GE、AON、ナガセ(東進ハイスクール)といったユーザー企業でCIOを務め、企業のIT戦略の立案や実行に携わってきた松本氏。ガートナーにおいては、CIOの役割やデジタル化によるビジネス革新、IT組織改革を中心にリサーチと提言を行っている。そんな松本氏は講演を次のように切り出した。

「アナリストとしてお客様の前で必ずする質問があります。Amazonテストと呼んでいます。それは、『もしAmazonがあなたの会社の競合になったから勝てますか』というもの。この質問に『勝てます』と答える担当者はほとんどいません。若手になればなるほどこう言います。『勝てるわけがないです。もし競合になったら当社は終わりです』と」

ガートナー バイス プレジデント アナリスト 松本良之氏

松本氏によると、このAmazonテストが持つ意味は「デジタルが企業にとっての根幹になってきたことをどう認識するか」だという。

「2008年の経済危機以降、企業価値の評価基準は変わりました。売上、利益、規模による企業価値は認められなくなり、自社でデジタル技術やプラットフォームを持つ、または、活用する企業の価値が大きく評価されるようになったのです。つまり現在、企業価値の中核は、情報とテクノロジーなのです」(同氏)

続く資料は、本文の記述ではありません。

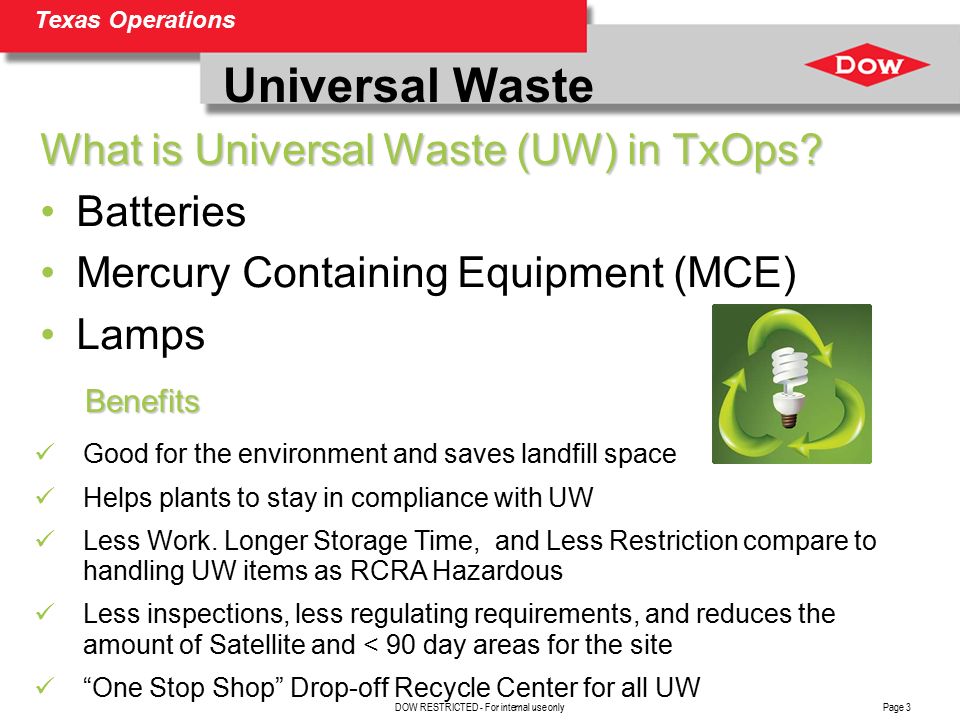 Texas Operations

Universal Waste

DOW

What is Universal Waste (UW) in TxOps?

• Batteries
• Mercury Containing Equipment (MCE)
• Lamps

Benefits

✓ Good for the environment and saves landfill space
✓ Helps plants to stay in compliance with UW
✓ Less Work. Longer Storage Time, and Less Restriction compare to handling UW items as RCRA Hazardous
✓ Less inspections, less regulating requirements, and reduces the amount of Satellite and < 90 day areas for the site
✓ "One Stop Shop" Drop-off Recycle Center for all UW

DOW RESTRICTED - For internal use only

Page 3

そこで重要になるのがIT戦略だ。ガートナーの調査では、文書化されたIT戦略が存在する企業は全体の6割にとどまっている。また、「IT戦略を担う部門の範囲はどこまでか」を問うと、約6割が「IT部門のみ」と答える。情報とテクノロジーがビジネスの中核であるにもかかわらず、そのためのIT戦略が存在せず、存在してもIT部門だけが対象になっているということだ。

松本氏によると、IT戦略にはビジネスとの関係性において3つのシナリオがある。シナリオ1は、情報/テクノロジー戦略をビジネス戦略に含めるもの。ビジネス戦略が文書化されていないか明確に表明されていない場合に利用する。シナリオ2は情報/テクノロジー戦略とビジネス戦略を緊密に連携させるもの。ビジネス戦略が情報とテクノロジーに十分に対応していない場合に利用する。

目指すべきはシナリオ3の「ビジネス戦略が唯一の戦略である」というかたちだ。ビジネス戦略のなかで、ビジネスを成功させるために情報とテクノロジーをどのように活用するかが当然のこととして組み込まれている。「情報とテクノロジーを活用したビジネス戦略こそが企業を成長させるのです」と松本氏は強調した。